* Brief *
Starting at the line that contains "According to this", print every remaining line of the entries, unchanged, and output nothing more.

-------

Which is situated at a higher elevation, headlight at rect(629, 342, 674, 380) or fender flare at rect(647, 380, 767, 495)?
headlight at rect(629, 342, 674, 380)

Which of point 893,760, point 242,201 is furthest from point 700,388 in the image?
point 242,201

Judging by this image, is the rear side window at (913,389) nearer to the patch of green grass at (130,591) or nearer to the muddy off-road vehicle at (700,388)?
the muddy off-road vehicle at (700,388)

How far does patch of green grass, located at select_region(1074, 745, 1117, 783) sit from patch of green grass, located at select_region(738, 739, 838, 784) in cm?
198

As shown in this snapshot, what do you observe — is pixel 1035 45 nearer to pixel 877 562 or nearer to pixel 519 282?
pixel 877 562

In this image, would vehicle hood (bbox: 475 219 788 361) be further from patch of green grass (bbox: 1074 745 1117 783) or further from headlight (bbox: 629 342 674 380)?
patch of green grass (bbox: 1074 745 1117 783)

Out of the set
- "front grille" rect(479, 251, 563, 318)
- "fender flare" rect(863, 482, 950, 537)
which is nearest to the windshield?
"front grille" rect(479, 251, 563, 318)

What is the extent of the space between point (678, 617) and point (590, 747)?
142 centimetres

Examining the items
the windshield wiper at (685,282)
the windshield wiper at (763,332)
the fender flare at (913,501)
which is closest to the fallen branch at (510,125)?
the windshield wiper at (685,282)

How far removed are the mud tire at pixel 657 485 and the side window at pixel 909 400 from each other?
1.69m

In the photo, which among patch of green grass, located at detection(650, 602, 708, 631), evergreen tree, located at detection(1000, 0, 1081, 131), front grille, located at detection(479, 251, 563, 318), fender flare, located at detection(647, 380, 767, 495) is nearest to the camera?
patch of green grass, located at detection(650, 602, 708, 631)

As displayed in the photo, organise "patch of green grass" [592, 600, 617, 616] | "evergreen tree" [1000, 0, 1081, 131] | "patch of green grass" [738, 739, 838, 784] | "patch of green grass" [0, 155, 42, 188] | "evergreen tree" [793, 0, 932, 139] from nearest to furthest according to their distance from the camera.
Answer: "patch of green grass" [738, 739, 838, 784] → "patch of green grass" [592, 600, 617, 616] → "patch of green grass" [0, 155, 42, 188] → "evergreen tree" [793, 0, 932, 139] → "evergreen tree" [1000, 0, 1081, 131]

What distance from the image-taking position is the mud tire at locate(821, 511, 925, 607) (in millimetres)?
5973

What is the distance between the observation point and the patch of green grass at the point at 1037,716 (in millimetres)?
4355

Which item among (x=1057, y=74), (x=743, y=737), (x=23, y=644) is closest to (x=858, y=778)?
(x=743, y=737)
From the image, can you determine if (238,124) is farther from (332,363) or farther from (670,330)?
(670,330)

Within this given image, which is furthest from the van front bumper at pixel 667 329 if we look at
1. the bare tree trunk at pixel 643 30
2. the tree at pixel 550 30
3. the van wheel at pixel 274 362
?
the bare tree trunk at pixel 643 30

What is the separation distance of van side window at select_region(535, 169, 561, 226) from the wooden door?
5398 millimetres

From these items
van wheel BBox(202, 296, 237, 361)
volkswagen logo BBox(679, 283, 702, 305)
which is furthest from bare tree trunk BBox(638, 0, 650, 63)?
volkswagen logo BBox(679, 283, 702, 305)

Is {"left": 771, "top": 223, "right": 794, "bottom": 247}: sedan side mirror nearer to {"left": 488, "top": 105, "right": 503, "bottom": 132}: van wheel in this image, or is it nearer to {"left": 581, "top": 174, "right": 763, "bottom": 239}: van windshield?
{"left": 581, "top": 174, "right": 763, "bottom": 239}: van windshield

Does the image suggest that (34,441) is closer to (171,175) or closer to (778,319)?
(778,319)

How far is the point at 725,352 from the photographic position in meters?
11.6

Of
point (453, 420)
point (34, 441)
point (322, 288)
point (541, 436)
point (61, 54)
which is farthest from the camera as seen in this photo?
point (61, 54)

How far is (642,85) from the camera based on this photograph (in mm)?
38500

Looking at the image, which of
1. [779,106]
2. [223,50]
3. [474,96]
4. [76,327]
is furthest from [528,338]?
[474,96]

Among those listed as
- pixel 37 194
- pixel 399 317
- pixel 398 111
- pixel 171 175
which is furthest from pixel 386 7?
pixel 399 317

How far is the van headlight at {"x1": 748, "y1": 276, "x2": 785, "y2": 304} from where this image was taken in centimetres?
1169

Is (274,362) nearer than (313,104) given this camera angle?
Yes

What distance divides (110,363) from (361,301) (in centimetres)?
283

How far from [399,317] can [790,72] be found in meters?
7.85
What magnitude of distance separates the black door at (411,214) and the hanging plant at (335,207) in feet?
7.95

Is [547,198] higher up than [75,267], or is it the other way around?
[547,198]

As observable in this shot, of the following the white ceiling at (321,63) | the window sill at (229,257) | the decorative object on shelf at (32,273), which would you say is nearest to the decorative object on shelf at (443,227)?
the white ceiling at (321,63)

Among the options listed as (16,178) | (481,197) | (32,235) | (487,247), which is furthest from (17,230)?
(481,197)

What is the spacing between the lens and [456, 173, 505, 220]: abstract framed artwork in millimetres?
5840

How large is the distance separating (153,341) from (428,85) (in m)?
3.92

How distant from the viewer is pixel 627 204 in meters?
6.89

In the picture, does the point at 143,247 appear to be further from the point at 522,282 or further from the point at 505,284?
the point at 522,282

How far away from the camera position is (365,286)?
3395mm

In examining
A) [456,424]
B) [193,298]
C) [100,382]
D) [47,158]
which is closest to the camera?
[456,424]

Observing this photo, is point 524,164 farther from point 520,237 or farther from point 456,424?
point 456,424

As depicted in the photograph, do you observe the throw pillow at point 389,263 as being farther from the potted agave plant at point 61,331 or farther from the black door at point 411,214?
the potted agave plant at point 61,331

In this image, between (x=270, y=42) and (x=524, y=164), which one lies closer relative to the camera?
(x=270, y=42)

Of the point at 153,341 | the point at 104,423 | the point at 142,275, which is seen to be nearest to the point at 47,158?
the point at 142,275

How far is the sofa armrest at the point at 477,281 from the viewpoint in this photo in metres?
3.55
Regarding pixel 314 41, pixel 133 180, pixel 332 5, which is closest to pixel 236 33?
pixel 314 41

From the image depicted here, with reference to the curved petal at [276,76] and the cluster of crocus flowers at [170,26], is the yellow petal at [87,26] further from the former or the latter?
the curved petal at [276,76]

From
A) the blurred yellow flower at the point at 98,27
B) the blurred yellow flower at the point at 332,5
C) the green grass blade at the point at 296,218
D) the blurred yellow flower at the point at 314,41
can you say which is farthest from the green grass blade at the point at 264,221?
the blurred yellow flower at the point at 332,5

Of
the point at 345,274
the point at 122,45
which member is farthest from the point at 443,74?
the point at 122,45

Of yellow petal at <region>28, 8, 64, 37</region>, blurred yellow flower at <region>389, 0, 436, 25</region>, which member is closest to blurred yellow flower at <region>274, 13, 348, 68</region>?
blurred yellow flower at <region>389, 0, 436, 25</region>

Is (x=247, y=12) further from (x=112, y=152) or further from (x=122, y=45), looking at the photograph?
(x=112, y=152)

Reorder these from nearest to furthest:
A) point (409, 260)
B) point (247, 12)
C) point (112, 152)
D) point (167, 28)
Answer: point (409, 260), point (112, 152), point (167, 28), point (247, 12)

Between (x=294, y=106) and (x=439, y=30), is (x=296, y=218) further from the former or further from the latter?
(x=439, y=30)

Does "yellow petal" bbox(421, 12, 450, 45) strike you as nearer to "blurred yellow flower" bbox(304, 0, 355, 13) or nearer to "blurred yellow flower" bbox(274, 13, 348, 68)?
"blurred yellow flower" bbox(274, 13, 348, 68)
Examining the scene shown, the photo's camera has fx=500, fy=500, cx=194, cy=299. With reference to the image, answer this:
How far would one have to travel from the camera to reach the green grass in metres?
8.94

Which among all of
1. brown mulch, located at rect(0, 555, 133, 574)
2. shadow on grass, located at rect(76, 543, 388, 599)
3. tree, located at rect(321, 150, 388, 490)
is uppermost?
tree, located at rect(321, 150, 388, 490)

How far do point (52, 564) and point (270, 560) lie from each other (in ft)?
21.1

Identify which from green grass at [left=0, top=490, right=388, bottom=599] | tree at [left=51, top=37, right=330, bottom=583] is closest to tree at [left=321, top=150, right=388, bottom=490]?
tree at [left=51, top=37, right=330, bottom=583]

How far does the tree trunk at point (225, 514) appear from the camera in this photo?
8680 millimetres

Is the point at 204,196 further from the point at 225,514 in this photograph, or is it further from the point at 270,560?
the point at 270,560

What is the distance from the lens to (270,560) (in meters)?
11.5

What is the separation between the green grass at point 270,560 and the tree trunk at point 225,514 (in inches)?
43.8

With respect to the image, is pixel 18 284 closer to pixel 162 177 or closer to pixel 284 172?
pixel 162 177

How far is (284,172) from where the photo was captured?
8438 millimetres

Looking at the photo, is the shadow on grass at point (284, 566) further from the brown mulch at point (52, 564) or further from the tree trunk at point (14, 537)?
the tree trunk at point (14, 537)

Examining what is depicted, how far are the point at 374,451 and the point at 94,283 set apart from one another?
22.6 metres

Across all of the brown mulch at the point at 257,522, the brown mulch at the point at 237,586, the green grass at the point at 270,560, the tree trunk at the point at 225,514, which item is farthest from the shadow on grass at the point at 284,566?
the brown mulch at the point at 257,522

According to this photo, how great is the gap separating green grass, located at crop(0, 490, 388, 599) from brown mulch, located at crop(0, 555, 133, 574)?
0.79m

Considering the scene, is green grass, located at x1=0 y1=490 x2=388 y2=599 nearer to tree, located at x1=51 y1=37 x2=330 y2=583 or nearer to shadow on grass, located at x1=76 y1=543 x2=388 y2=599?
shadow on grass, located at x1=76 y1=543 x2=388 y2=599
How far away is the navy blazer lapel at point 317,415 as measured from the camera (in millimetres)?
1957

-------

* Exercise answer *
According to this photo, how great is the gap separating green grass, located at crop(0, 490, 388, 599) from brown mulch, located at crop(0, 555, 133, 574)?
0.79m

Considering the scene, is green grass, located at x1=0 y1=490 x2=388 y2=599 nearer to tree, located at x1=51 y1=37 x2=330 y2=583 or nearer to shadow on grass, located at x1=76 y1=543 x2=388 y2=599?
shadow on grass, located at x1=76 y1=543 x2=388 y2=599
How far away is the navy blazer lapel at point 317,415 as measured from the camera (in millimetres)?
1957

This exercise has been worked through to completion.